#### [TASK REQUIREMENTS]
Pictures are to be dropped from the copy. Retype the listing exactly.
*** Opening of SUPPLIED MATERIAL ***
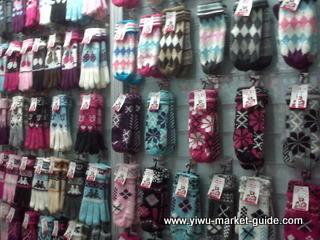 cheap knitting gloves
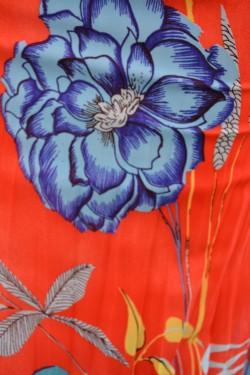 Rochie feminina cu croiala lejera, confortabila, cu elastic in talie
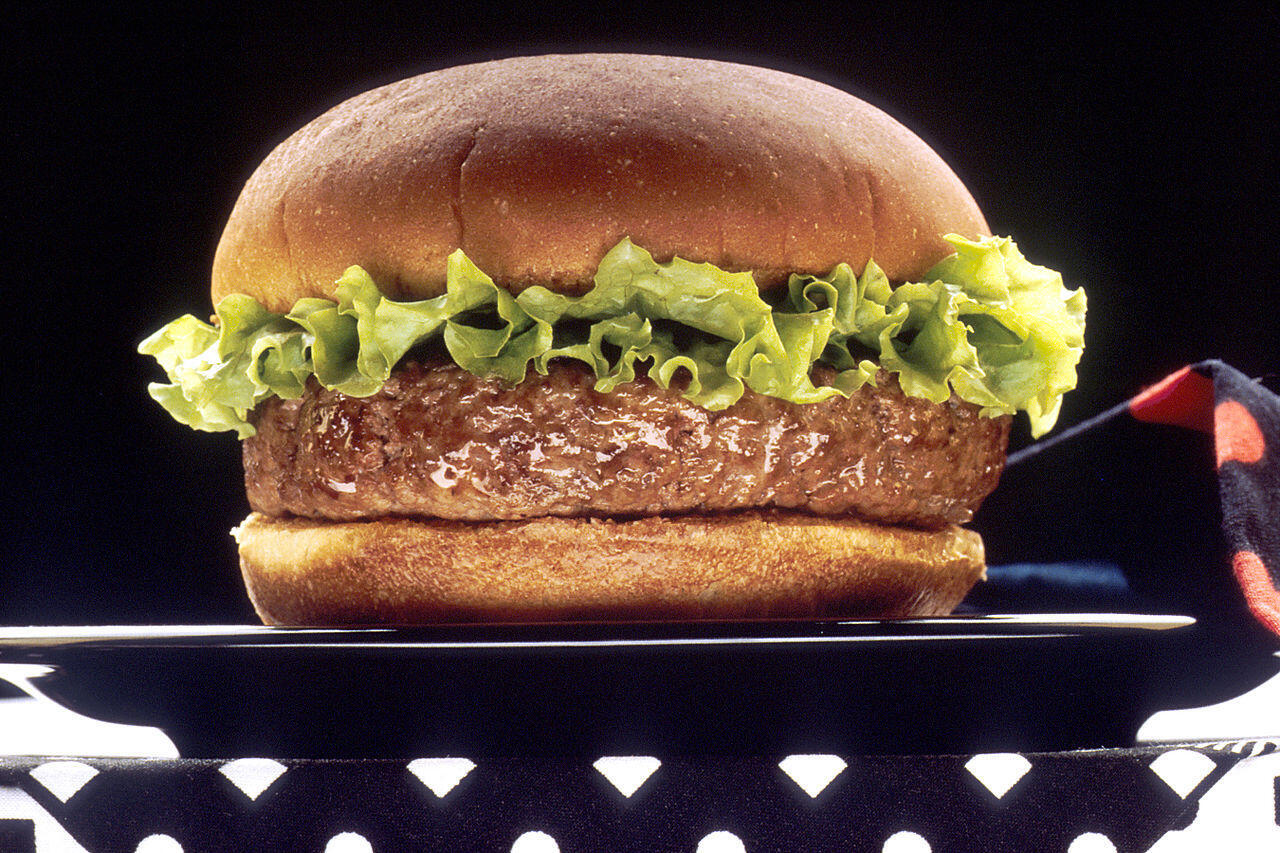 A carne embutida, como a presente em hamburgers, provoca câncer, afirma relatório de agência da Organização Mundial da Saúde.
*** Close of SUPPLIED MATERIAL ***
#### [EXERCISE OUTPUT]
 cheap knitting gloves
 Rochie feminina cu croiala lejera, confortabila, cu elastic in talie
 A carne embutida, como a presente em hamburgers, provoca câncer, afirma relatório de agência da Organização Mundial da Saúde.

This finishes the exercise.